Feeling down lately? The key to happiness may be in the weight room, according to new research.
A new survey of 2,000 employed Americans found that nearly every respondent (79 percent) said they always feel happier when they have a regular exercise routine.
But while that road to happiness seems easy enough, finding the time — and the energy — to squeeze exercise in on a regular basis is quite challenging for those with demanding jobs.
The study, conducted by OnePoll on behalf of Gympass, revealed that nearly half of those polled (48 percent) said they are so busy with work that they don't have any time to exercise at all.
And even if they did have the time, they don't have the stamina — 51 percent of respondents say that sitting down at their desk for eight straight hours a day drains the energy out of them.
Over six in ten also say that by the time they clock out for the day they're way too tired to even think about going for a run or hitting the weights.
And even if they had the time and the stamina — money is yet another barrier. Sixty-one percent say that a gym membership is simply too expensive for their budget.
Despite those barriers, employed Americans very badly want to lead more active lifestyles.
While regular exercise was found to make people happier, it was also found to make people more productive at work, with 56 percent of respondents saying they work smarter when they have a healthy exercise routine.
"Exercising is one of the most important lifestyle changes we can make to become happier, healthier, and more productive," said Marco Crespo, US CEO, Gympass. "Yet, employees across the US are finding it increasingly difficult to include physical activity in their lives."
Employed Americans were found to get just over three hours of exercise a week — far fewer than they'd like to.
The 61 percent who were hungry for more exercise said they'd ideally like to get that, on average, nine hours of exercise per week — a six hour uptick.
Breaking up the work day to hit the weights or take a jog would be revelatory for the majority of those polled, with 75 percent saying that they would be twice as productive at work if they were able to take a break at some point and get some exercise in.
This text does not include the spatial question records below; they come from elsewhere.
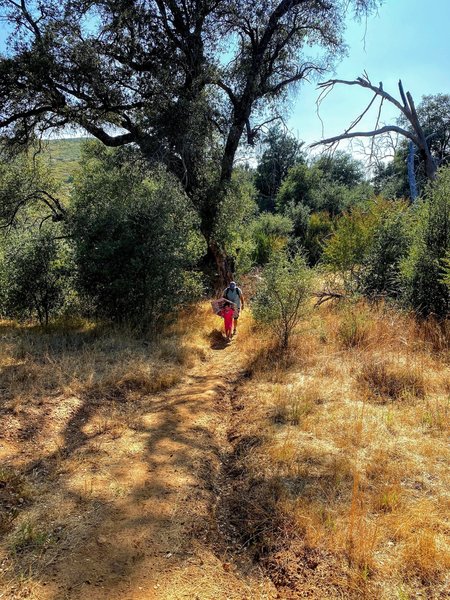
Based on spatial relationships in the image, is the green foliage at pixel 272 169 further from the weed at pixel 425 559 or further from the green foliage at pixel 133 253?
the weed at pixel 425 559

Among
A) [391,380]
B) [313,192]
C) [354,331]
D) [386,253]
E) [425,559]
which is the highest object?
[313,192]

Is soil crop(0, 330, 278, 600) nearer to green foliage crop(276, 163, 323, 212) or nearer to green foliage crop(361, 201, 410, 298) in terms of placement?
green foliage crop(361, 201, 410, 298)

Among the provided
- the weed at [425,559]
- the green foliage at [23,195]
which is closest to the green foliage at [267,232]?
the green foliage at [23,195]

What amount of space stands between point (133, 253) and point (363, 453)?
7.00m

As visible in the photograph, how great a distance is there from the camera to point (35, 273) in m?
10.4

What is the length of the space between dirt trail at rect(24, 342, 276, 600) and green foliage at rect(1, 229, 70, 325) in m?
6.51

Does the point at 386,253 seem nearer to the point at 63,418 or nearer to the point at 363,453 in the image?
the point at 363,453

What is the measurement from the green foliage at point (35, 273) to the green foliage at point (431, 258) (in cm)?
855

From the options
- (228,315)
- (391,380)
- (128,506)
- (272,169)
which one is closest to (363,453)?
(391,380)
While many of those polled said they have a hard time staying motivated at work, 47 percent of the panel said that they could find that motivation from their employer paying for their gym membership.
Half of those polled said they'd also feel more inclined to stay with the company if they at least helped pay for a gym membership.
"Gympass helps break down the barriers that prevent employees from becoming active by partnering directly with fitness facilities and corporations," said Crespo. "When our clients invest directly in employees physical activity, they see increased retention and a more productive workforce. Most importantly, employees are happier and healthier having achieved their fitness goals."